I think sequentially allocated states that fact. From what information do you mean it can be deduced?


It seems that my memory does not serve me well :)

ISO C actually explicitly specifies that the order is same in §6.7.2.1.13.

The "deduced" remark was essentially intended to cover constraints that come from 6.2.6.1.2 ("...objects are composed of contiguous sequences of one or more bytes..."), ie. fields cannot be (conceptually) outside &foo and ((char*)&foo)+sizeof(foo), which can be hard to implement on sufficiently weird architectures.


It would break things. If you have a structure that is part of a network transmission or file format, reordering the fields would read the wrong data. On top of that C programmers are used to doing memory hacking type things like taking the address of fields and in some case may need to rely on the certain memory layout of a struct being what they declared it as.


You can't use a struct in a portable way for sending directly on the network or writing/reading to disk. You must always properly serialize the data despite the fact that the _order_ of the elements is defined.


I would assume you can't safely do arithmetic within a structure, for instance. As an example, take a

  struct {
    char a; 
    char b; 
    char c;
    char *p;
    char d;
  }
A valgrind error that points at "0 bytes within an area of memory..." would signal an error originating somewhere in the struct, but who knows whether it's p or a.


I believe one of the reasons for adding "class" types in C++ was to break from the C's restrictions on the struct layout. But even then the trouble of breaking binary compatibility was too much to pay for freeing programmers from minding their own data.


No, the same restrictions apply to class as to struct. The most relevant difference in C++ is that the compiler can reorder data members that are in different visibility specifications (public, protected, private) but not within one of those blocks, to maintain compatibility with C.


Well you only have guaranteed compatibility with C if a class is standard-layout, which requires that all members have the same access control (public, protected, private). So if there is any rule in C++ that mandates ordering within a "block" when there are multiple such "blocks", it's not for compatibility with C.


This is what I said. Even though they could change the rules for the classes they did not because it's far from "free".


Funnily, this is one of the freedoms granted by the standard which neither gcc, clang, or MSVC actually make use of.


Oh, putting "class" in the first sentence was a mistake as people hit downvote without reading the rest. I do not say that "class" allows rearranging members (other than C++ access-based rearrangement that applies to structs as well). Really. Please read.


this is one of those classic things where we could actually improve C for performance. the standard is restricting here - data that requires to be identical in all cases for network, file etc. purposes should be marked with a special keyword - or for legacy purposes we mark the ones we want the compiler to order for us.

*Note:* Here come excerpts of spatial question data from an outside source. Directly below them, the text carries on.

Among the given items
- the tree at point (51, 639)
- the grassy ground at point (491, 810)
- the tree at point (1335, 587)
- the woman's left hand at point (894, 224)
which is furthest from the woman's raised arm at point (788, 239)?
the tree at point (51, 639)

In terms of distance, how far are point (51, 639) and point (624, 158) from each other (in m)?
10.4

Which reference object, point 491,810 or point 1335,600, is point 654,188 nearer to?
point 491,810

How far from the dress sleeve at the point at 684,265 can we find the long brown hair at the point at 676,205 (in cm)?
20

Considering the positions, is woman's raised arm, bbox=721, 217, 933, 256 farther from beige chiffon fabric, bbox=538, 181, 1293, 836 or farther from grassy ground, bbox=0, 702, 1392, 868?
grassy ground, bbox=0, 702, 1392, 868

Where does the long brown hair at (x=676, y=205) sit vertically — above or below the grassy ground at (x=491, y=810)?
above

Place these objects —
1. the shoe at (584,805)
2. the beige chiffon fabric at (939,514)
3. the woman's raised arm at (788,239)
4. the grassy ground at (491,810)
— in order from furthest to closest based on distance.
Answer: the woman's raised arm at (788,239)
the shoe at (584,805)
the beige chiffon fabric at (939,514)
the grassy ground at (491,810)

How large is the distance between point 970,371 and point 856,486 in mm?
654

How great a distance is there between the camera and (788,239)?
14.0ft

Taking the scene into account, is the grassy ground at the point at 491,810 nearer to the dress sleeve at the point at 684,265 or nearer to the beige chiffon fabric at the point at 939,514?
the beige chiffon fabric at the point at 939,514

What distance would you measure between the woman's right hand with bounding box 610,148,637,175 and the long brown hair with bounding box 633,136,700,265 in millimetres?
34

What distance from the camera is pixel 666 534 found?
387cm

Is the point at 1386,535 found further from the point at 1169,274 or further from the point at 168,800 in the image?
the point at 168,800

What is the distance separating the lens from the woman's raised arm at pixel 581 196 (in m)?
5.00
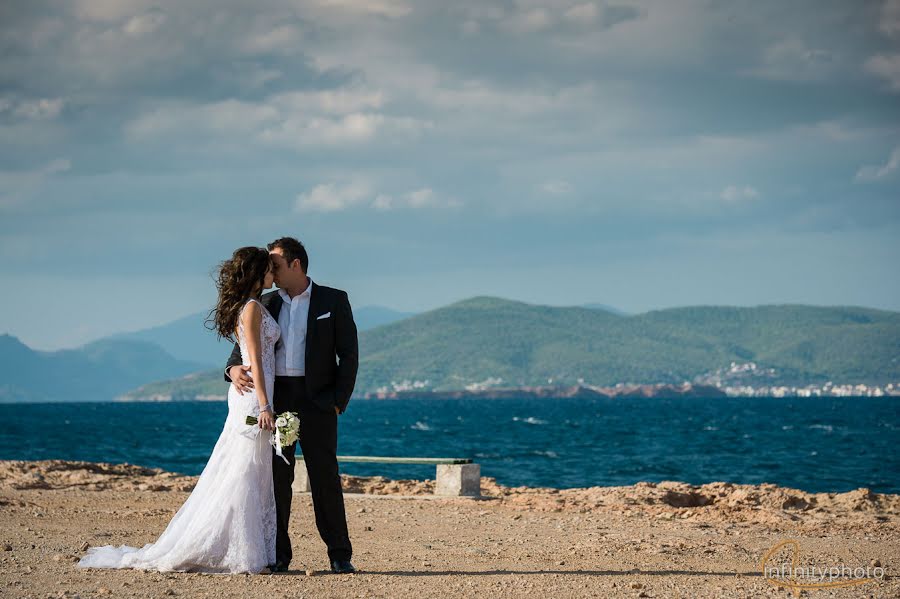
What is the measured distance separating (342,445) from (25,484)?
1510 inches

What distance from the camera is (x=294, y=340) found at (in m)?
8.09

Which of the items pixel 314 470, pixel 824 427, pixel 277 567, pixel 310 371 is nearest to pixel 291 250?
pixel 310 371

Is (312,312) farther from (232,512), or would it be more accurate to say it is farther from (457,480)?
(457,480)

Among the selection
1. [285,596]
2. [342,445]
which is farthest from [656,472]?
[285,596]

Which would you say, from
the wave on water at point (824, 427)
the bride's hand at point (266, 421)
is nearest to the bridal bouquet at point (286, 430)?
the bride's hand at point (266, 421)

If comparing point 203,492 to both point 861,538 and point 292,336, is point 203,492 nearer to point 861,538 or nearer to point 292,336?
point 292,336

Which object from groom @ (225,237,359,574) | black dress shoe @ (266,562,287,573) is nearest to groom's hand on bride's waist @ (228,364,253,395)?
groom @ (225,237,359,574)

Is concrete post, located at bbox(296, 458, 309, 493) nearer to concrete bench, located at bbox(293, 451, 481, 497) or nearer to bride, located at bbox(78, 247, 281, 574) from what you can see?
concrete bench, located at bbox(293, 451, 481, 497)

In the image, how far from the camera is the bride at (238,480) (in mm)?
7859

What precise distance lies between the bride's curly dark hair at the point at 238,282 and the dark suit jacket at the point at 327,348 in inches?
7.5

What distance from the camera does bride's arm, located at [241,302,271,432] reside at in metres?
7.81

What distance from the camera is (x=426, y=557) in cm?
949

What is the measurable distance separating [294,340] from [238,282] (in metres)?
0.58

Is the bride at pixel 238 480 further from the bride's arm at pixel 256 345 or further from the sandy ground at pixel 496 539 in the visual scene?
the sandy ground at pixel 496 539
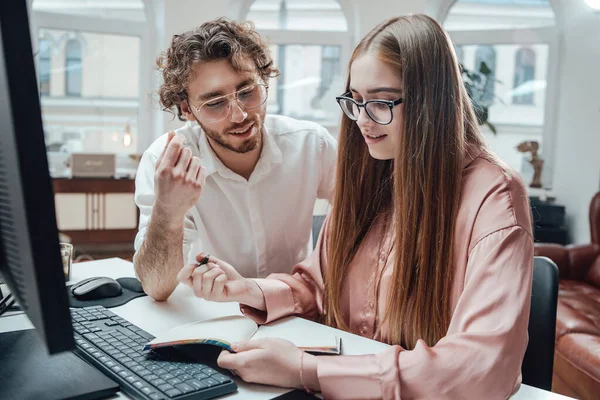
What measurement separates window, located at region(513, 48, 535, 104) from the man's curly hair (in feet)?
12.8

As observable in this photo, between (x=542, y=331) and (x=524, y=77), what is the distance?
4.37 m

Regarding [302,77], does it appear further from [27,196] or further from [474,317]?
[27,196]

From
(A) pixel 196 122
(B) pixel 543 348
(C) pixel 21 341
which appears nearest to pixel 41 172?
(C) pixel 21 341

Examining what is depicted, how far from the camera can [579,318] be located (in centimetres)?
282

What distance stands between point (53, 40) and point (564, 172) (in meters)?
4.63

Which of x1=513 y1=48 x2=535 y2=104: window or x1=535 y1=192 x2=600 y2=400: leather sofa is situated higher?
x1=513 y1=48 x2=535 y2=104: window

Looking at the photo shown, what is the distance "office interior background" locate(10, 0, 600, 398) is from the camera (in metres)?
4.74

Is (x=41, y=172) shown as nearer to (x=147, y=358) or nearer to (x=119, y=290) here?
(x=147, y=358)

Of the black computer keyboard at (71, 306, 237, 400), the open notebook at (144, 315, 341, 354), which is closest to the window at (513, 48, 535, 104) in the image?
the open notebook at (144, 315, 341, 354)

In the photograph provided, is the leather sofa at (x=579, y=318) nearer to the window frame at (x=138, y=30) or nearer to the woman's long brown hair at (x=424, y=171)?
the woman's long brown hair at (x=424, y=171)

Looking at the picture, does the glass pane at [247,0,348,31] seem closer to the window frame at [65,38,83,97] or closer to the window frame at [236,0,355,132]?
the window frame at [236,0,355,132]

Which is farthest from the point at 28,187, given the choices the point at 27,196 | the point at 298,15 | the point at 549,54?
the point at 298,15

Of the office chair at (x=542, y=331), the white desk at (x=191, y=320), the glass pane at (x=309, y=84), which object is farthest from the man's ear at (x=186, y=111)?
the glass pane at (x=309, y=84)

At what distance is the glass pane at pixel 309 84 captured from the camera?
224 inches
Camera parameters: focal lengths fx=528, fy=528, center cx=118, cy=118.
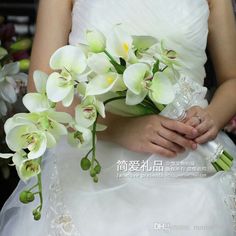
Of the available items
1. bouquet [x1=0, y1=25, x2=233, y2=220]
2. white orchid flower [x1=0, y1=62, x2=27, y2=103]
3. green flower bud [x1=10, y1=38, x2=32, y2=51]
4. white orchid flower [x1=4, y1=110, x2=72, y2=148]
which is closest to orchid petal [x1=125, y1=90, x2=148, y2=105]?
bouquet [x1=0, y1=25, x2=233, y2=220]

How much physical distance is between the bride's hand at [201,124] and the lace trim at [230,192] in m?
0.09

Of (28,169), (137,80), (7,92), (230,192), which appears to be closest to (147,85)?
(137,80)

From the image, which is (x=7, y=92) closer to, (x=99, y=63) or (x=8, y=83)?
(x=8, y=83)

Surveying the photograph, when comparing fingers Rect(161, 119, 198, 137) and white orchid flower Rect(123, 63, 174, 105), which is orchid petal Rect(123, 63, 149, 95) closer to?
white orchid flower Rect(123, 63, 174, 105)

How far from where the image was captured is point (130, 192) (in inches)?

its more complicated than just keeping the size down though - you might want things to start on 64 or 128 or 256-bit boundaries as well - e.g. if your class contains aligned vector members and is itself aligned.


Because if the compiler reorders your fields under your foot, you won't be able to know how things a serialized. You lose control over the memory layout.

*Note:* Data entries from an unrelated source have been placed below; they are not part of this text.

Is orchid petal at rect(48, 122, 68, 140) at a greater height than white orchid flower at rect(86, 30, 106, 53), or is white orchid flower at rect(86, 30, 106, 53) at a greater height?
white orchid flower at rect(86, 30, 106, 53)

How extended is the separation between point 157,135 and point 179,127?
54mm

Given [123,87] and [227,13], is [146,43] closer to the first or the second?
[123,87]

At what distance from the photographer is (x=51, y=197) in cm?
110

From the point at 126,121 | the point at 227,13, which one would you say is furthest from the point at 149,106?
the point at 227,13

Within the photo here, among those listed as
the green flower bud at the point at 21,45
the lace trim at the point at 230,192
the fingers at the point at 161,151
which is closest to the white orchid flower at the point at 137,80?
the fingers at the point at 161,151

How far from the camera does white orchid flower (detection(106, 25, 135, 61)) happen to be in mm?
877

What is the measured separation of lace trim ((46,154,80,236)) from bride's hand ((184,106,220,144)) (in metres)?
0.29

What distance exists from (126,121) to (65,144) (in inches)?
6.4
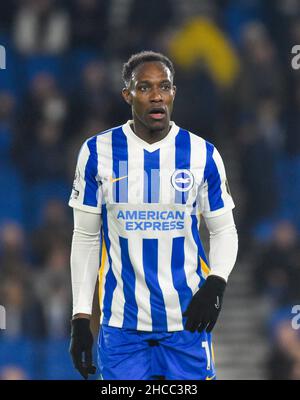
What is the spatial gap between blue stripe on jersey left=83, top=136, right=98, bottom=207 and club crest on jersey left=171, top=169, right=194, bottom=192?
377mm

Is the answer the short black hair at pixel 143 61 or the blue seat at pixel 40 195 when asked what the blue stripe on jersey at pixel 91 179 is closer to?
the short black hair at pixel 143 61

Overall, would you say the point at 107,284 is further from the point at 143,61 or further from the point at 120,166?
the point at 143,61

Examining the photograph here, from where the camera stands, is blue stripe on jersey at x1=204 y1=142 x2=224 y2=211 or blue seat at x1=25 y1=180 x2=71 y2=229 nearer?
blue stripe on jersey at x1=204 y1=142 x2=224 y2=211

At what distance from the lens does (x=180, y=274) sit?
5613 mm

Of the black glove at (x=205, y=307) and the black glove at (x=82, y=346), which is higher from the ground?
the black glove at (x=205, y=307)

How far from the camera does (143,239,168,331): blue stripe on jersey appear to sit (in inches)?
219

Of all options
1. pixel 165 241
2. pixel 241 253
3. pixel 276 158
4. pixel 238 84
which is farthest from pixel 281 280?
pixel 165 241

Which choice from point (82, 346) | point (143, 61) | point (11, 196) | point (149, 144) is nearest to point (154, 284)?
point (82, 346)

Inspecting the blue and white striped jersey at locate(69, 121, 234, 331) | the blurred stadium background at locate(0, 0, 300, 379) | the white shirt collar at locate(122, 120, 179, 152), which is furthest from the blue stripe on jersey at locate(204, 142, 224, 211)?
the blurred stadium background at locate(0, 0, 300, 379)

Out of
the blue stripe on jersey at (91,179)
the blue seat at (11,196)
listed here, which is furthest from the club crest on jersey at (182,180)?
the blue seat at (11,196)

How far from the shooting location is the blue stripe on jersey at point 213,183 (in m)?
5.62

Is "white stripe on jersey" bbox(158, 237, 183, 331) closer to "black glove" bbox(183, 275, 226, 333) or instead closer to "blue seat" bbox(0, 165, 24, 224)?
"black glove" bbox(183, 275, 226, 333)

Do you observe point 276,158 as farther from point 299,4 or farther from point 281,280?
point 299,4

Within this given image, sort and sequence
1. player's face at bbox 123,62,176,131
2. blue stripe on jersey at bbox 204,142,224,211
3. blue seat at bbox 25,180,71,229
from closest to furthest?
player's face at bbox 123,62,176,131, blue stripe on jersey at bbox 204,142,224,211, blue seat at bbox 25,180,71,229
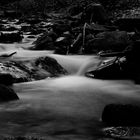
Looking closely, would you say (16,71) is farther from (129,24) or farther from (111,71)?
(129,24)

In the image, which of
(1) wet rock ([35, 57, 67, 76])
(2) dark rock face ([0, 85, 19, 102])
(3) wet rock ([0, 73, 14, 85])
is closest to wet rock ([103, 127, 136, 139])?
(2) dark rock face ([0, 85, 19, 102])

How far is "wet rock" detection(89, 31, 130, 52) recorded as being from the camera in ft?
37.4

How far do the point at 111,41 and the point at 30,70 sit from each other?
324 centimetres

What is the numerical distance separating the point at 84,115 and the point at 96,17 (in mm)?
12224

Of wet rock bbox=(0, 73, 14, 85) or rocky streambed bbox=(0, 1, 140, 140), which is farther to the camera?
wet rock bbox=(0, 73, 14, 85)

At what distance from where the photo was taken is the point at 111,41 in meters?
11.7

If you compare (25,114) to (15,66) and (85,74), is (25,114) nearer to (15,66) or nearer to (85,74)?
(15,66)

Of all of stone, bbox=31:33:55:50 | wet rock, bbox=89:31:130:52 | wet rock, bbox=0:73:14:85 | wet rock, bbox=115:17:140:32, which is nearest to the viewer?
wet rock, bbox=0:73:14:85

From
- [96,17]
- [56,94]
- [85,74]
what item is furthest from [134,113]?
[96,17]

Starting with "the i7"? What microarchitecture do you mean?


The Nehalem microarchitecture made aligned and unaligned memory accesses have the same latency and throughput, except in weird edge cases like loads which span an L1 cache line boundary.


It used to be the case that unaligned memory accesses were twice or more slower because they literally required multiple bus cycles, but for x86 that hasn't been true since the Core 2 at least: http://lemire.me/blog/archives/2012/05/31/data-alignment-for...


Thanks.


One trick that's not mentioned is unbundling the struct. Suppose you have a struct with a pointer and a character in it, and a huge array of those structs. If you resent the padding tax, refactor your code to use and pass around two arrays instead, one of pointers and the other of chars.


Just a note, this is sometimes called SOA (Structure of Arrays) or AOS -> SOA refactoring and comes up a lot when trying to take advantage of vector operations, too.


It's interesting this is making a revival in C for efficiency. When I was first learning to code ('90s), this style of "parallel arrays" was seen as a scripting-language wart. When you semantically want an array-of-struct in a bash script, you resort to parallel arrays instead, because it's what you can do easily.


> When I was first learning to code ('90s), this style of "parallel arrays" was seen as a scripting-language wart.

When I first learned to program in the 80s, this was known as "Fortran order" (as opposed to Pascal or C order), and in the later nineties, I think that "column major" and "row major" became popular, and they still are.

This goes back to sometimes in the 60's, with APL and Fortran doing column major on purpose, BASIC by accident, and most of the rest doing Row major.


> this style of "parallel arrays" was seen as a scripting-language wart

It was only a wart because they didn't support compound types at all (and in some cases they did support compound types but people were not taught them when moving to a better language and kept their old techniques). It is compounded by the fact most scripting languages are untyped, so structure packing (the main justification for using arrays like that in more modern languages (for general memory use, stack size, or cache-hit optimisations)) isn't nearly as relevant.

Basically if you see parallel arrays used without a comment stating that it is done for packing reasons or similar, it is there either because the language does not support compound structures well or because the programmer knew no better. In a language where structure packing can be useful, it is a perfectly valid optimisation (though for small data not in tight loops, it may be an optimisation too far).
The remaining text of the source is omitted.